(Your goal): Can you render every line of the records below as a JSON list of strings, one string per line, leaving out blank lines?

Start Entries shown

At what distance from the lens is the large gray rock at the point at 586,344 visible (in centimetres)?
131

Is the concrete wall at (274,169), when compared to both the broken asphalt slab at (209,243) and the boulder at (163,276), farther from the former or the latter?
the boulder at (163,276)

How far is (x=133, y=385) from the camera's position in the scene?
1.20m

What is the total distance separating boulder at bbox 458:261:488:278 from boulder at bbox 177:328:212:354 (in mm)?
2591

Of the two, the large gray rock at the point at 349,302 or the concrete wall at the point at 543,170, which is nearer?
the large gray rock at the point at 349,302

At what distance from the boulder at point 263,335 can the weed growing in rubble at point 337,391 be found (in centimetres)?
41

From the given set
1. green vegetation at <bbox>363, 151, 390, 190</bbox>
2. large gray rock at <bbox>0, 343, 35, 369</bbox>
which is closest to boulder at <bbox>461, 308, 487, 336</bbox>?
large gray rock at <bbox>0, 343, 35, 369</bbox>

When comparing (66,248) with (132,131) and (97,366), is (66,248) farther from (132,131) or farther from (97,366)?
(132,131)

End Entries shown

(Finished answer):
[
  "At what distance from the lens is the large gray rock at the point at 586,344 visible (in centimetres)?",
  "131",
  "Is the concrete wall at (274,169), when compared to both the broken asphalt slab at (209,243) and the boulder at (163,276), farther from the former or the latter?",
  "the boulder at (163,276)",
  "How far is (x=133, y=385) from the camera's position in the scene?",
  "1.20m",
  "What is the total distance separating boulder at bbox 458:261:488:278 from boulder at bbox 177:328:212:354 (in mm)?",
  "2591",
  "Of the two, the large gray rock at the point at 349,302 or the concrete wall at the point at 543,170, which is nearer?",
  "the large gray rock at the point at 349,302",
  "At what distance from the boulder at point 263,335 can the weed growing in rubble at point 337,391 be found (in centimetres)?",
  "41",
  "From the given set",
  "1. green vegetation at <bbox>363, 151, 390, 190</bbox>",
  "2. large gray rock at <bbox>0, 343, 35, 369</bbox>",
  "which is closest to boulder at <bbox>461, 308, 487, 336</bbox>?",
  "large gray rock at <bbox>0, 343, 35, 369</bbox>",
  "When comparing (66,248) with (132,131) and (97,366), is (66,248) farther from (132,131) or farther from (97,366)?",
  "(132,131)"
]